Der Fall Anton Gäumann hat einen schalen Beigeschmack. Er sei über Aufträge an seine Frau gestolpert, habe gegen die Migros-Governance-Vorschriften verstossen, heisst es von der Migros Aare. Ein Whistleblower habe dem unterdessen abgesetzten CEO der Regionalgenossenschaft das Bein gestellt – im übertragenen Sinn natürlich. Aber wer ist dieser Gäumann überhaupt? Wie tickt er? Und warum soll ihm einer ein Bein stellen?

Wir haben mit aktuellen und ehemaligen Wegbegleitern gesprochen, in Archiven gewühlt, nachgefragt. Auch bei Anton Gäumann selbst, der aber zurzeit nichts sagen möchte. Er wurde als Sohn eines Milchhändlers und Käsers in Steffisburg unweit des Thunersees geboren. Was er da mitbekam, so Gäumann einst in einem Sonntagsgespräch mit Radio SRF, sei die Tatsache, dass der Kunde im Mittelpunkt stehe.

Vom Käsersohn zum Migros-General – der Aufstieg von Anton Gäumann

Oft wäre er nach der Schule lieber mit seinem Bruder Fussball spielen gegangen. Stattdessen half er seinem Vater auf dem «Milchkehr», beim Ausliefern der Milch also. Der Fokus sei schon richtig gewesen so, sein Talent im Fussball kleiner gewesen als in anderen Bereichen, so Gäumann damals im Radio-Interview. Immerhin für zwei Jahre Inter-A beim FC Thun reichte es.

Anton Gäumann hat den Bau des Prestigeprojekts Bern Westside geleitet. (Bild von 2007)

※

> _Aufgabe 1_
Schreiben Sie aus dem Text über Anton Gäumann den Abschnitt ab, der bei den Worten „Oft wäre er“ beginnt und nach „(Bild von 2007)“ endet.
> _Aufgabe 2_
Welche Familienangehörigen von Anton Gäumann erwähnt der Text über Anton Gäumann?
> _Aufgabe 3_
Schreiben Sie den Text über Anton Gäumann im Anschluss an seinen letzten Satz weiter.

> _Übungsdaten_
※

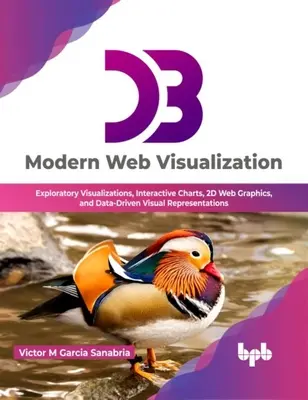 D3: Moderná webová vizualizácia - Prieskumné vizualizácie, interaktívne grafy, 2D webová grafika a vizuálne reprezentácie založené na údajoch - D3: Modern Web Visualization - Exploratory Visualizations, Interactive Charts, 2D Web Graphics, and Data-Driven Visual Representations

※

> _Ihre Antwort 1_
Oft wäre er nach der Schule lieber mit seinem Bruder Fussball spielen gegangen. Stattdessen half er seinem Vater auf dem «Milchkehr», beim Ausliefern der Milch also. Der Fokus sei schon richtig gewesen so, sein Talent im Fussball kleiner gewesen als in anderen Bereichen, so Gäumann damals im Radio-Interview. Immerhin für zwei Jahre Inter-A beim FC Thun reichte es.

Anton Gäumann hat den Bau des Prestigeprojekts Bern Westside geleitet. (Bild von 2007)

> _Ihre Antwort 2_
- seine Frau
- sein Vater (Milchhändler und Käser)
- sein Bruder

> _Ihre Antwort 3_
Karriere aber machte der grosse, breitschultrige Berner Oberländer anderswo. Nach einer kaufmännischen Lehre in einem Fotofachgeschäft und einer Zweitlehre im Detailhandel wechselt er im April 1986 zur Migros. Er arbeitet sich hoch, vom Einkäufer im Bereich Unterhaltungselektronik zum Marketingleiter Supermarkt, zum Architekten der Fusion der zwei Genossenschaften Migros Bern und Migros Aargau/Solothurn zur Migros Aare, der grössten der zehn regionalen Migros-Genossenschaften. 2001 wird er Geschäftsleitungsmitglied, orchestriert dann den Bau des Prestigeprojekts Bern Westside und wird 2016 CEO der Migros Aare.

Bei der Eröffnung des Einkaufs- und Freizeitcenters Westside 2008 im Westen von Bern lässt sich Gäumann mit der damaligen Berner Baudirektorin und heutigen Nationalrätin Regula Rytz und dem ehemaligen, mittlerweile verstorbenen Stadtpräsidenten Alexander Tschäppät ablichten. 

Parallel zum Beruf der Aufstieg im Militär. Bis zum Oberstleutnant Artillerie schafft er es, rund fünf Jahre seines Lebens leistet er Dienst am Vaterland. Eine Zeit, die ihn geprägt hat, das sagen alle, die ihn kennen.

Manche nennen ihn einen «Militärkopf», mit Sicherheit prägt das Militär seinen Führungsstil. Man brauche eine dicke Haut, wenn man mit ihm zusammenarbeite. Gäumann ist direkt, manchmal laut, zum Teil auch verletzend. Wie ein Bulldozer habe er über Leute hinwegfahren können. Ein Gesprächspartner sagt:

«Er hat verbrannte Erde hinterlassen, auch in der Geschäftsleitung.»

Er zeigt, wo es durchgeht: Bauleiter Anton Gäumann (Bild von 2008).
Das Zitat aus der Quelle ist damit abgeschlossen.